Frannie had brought an insurance settlement to their marriage. Hardy, aside from the fees in the Fowler trial that had run to low six figures, owned a one-quarter interest in the Little Shamrock bar. Their house payment was under six-hundred dollars a month. So Frannie and Hardy were not hurting. Nevertheless, the kind of money the big firms were waving in his face was not pocket change, was even tempting.
Their house in the Avenues was already, with the addition of the two children, starting to feel pinched. The could see moving up; they'd even discussed it casually after Hardy had received the first couple of invitations. It had become more or less understood that Hardy would choose one of the firms, get a linear job, be an adult.

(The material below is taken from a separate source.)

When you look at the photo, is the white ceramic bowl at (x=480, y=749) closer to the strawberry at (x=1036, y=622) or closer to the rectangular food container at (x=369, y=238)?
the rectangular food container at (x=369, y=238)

But he just hadn't been ready to commit to any of the firms – something better might come up, some people he felt better about being associated with. So in the interim he borrowed an empty office and paid a nominal rent in the building owned by David Freeman, which was where he had been, essentially twiddling his thumbs, when David Freeman himself had called up with the Jennifer Witt referral.
"It's probably going to be a fair amount of money," Hardy said.
"But it's another case. It's not a job."
"And I'm not even really on it. It's Freeman's case."
"But there's something here for you."
Hardy's hands, crossed in front of him at the table, came open. "Maybe. There might be."
Frannie was trying to understand, and he couldn't blame her for being a little upset. He might argue to himself, and tell her that he wasn't really changing the basic plan they'd discussed, but they both know that wasn't true. Working as a member of a defense team in one potentially lucrative case was not even remotely comparable to going to work as a senior associate in one of the city's prestige law firms, and Frannie wasn't being conned by it.